━━━━━ Material provided

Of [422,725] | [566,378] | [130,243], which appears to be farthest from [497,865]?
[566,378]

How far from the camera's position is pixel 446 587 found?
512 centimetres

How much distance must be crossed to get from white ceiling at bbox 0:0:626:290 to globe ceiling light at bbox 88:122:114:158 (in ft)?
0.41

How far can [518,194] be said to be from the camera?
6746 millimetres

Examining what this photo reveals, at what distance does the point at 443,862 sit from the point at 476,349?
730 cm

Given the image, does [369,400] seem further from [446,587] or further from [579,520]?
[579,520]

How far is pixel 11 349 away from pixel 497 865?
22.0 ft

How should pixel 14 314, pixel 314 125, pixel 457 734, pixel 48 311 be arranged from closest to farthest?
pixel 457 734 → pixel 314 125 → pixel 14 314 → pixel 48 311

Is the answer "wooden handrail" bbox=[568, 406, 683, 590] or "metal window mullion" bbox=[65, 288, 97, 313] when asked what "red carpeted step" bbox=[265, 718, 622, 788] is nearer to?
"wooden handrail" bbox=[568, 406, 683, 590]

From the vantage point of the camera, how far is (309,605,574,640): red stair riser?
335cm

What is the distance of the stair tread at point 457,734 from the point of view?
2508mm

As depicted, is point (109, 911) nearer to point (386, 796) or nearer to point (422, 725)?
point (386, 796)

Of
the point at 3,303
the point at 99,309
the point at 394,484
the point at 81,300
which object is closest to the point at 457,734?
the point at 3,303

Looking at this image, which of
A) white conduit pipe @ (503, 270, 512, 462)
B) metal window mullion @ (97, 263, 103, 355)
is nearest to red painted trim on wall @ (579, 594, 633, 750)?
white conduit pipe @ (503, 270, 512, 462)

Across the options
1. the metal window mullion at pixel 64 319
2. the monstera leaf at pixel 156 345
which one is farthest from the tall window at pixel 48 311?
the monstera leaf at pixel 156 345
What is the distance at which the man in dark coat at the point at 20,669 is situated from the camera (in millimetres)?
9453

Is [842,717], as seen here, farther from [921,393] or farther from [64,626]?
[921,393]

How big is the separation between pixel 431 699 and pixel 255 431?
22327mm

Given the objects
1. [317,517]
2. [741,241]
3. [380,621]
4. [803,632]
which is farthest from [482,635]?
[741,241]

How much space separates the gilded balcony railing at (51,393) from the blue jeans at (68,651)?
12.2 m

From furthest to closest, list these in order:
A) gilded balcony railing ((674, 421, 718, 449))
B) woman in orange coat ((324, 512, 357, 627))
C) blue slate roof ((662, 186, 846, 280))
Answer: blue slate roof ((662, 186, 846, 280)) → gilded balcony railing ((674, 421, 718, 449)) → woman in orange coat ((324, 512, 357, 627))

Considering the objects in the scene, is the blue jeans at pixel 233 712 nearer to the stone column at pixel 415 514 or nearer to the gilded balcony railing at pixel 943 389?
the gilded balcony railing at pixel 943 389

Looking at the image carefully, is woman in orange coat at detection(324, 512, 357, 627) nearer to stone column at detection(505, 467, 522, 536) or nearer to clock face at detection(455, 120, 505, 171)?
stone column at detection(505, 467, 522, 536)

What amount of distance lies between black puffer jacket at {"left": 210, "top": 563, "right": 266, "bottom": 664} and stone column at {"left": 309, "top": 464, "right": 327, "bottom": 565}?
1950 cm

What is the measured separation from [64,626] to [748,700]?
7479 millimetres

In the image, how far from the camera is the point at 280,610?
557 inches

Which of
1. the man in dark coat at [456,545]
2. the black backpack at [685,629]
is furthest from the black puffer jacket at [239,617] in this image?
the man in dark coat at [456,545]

━━━━━━━━━━

> [Requirements] Reproduce all of the entries above, substituting "steel window frame" for each occurrence of "metal window mullion" and keeping every other word the same.

> [Final answer]
Of [422,725] | [566,378] | [130,243], which appears to be farthest from [497,865]?
[566,378]

How far from the camera's position is pixel 446 587 found?
512 centimetres

How much distance must be crossed to get from white ceiling at bbox 0:0:626:290 to globe ceiling light at bbox 88:122:114:158 (in ft)?
0.41

How far can [518,194] be said to be from the camera?
6746 millimetres

Examining what this photo reveals, at what distance does the point at 443,862 sit from the point at 476,349?
730 cm

Given the image, does [369,400] seem further from [446,587] or further from [579,520]?
[579,520]

How far is pixel 11 349 away from pixel 497 865?
22.0 ft

How should pixel 14 314, pixel 314 125, pixel 457 734, pixel 48 311 be arranged from closest to farthest?
pixel 457 734 → pixel 314 125 → pixel 14 314 → pixel 48 311

Is the answer "wooden handrail" bbox=[568, 406, 683, 590] or "steel window frame" bbox=[65, 288, 97, 313] when asked what "red carpeted step" bbox=[265, 718, 622, 788] is nearer to?
"wooden handrail" bbox=[568, 406, 683, 590]

From the vantage point of the camera, how far is (309,605,574,640): red stair riser?
335cm

What is the distance of the stair tread at point 457,734 from the point of view?
2508mm

As depicted, is point (109, 911) nearer to point (386, 796) or nearer to point (422, 725)?
point (386, 796)

Of
the point at 3,303
the point at 99,309
the point at 394,484
the point at 81,300
which object is closest to the point at 457,734?
the point at 3,303

Looking at this image, which of
A) white conduit pipe @ (503, 270, 512, 462)
B) steel window frame @ (97, 263, 103, 355)
is nearest to red painted trim on wall @ (579, 594, 633, 750)?
white conduit pipe @ (503, 270, 512, 462)

Across the options
1. the steel window frame at pixel 64 319
2. the monstera leaf at pixel 156 345
which one is farthest from the tall window at pixel 48 311?
the monstera leaf at pixel 156 345
What is the distance at which the man in dark coat at the point at 20,669 is situated from the camera (in millimetres)?
9453

Is [842,717], as seen here, farther from [921,393] or farther from [64,626]?
[921,393]

How big is the separation between pixel 431 699 and pixel 255 431?
22327mm

Given the objects
1. [317,517]
2. [741,241]
3. [380,621]
4. [803,632]
which is farthest from [482,635]?
[741,241]

How much space separates the gilded balcony railing at (51,393) from the blue jeans at (68,651)?
12.2 m

From furthest to closest, list these in order:
A) gilded balcony railing ((674, 421, 718, 449))
B) woman in orange coat ((324, 512, 357, 627))
C) blue slate roof ((662, 186, 846, 280))
Answer: blue slate roof ((662, 186, 846, 280)) → gilded balcony railing ((674, 421, 718, 449)) → woman in orange coat ((324, 512, 357, 627))

Considering the objects in the scene, is the blue jeans at pixel 233 712 nearer to the stone column at pixel 415 514 or nearer to the gilded balcony railing at pixel 943 389?
the gilded balcony railing at pixel 943 389

Looking at the image carefully, is woman in orange coat at detection(324, 512, 357, 627) nearer to stone column at detection(505, 467, 522, 536) or nearer to clock face at detection(455, 120, 505, 171)?
stone column at detection(505, 467, 522, 536)

What amount of distance lies between black puffer jacket at {"left": 210, "top": 563, "right": 266, "bottom": 664} and stone column at {"left": 309, "top": 464, "right": 327, "bottom": 565}?
1950 cm

What is the measured separation from [64,626] to [748,700]?
7479 millimetres

In the image, how far from the camera is the point at 280,610?
557 inches

Which of
1. the man in dark coat at [456,545]
2. the black backpack at [685,629]
is furthest from the black puffer jacket at [239,617] in this image?
the man in dark coat at [456,545]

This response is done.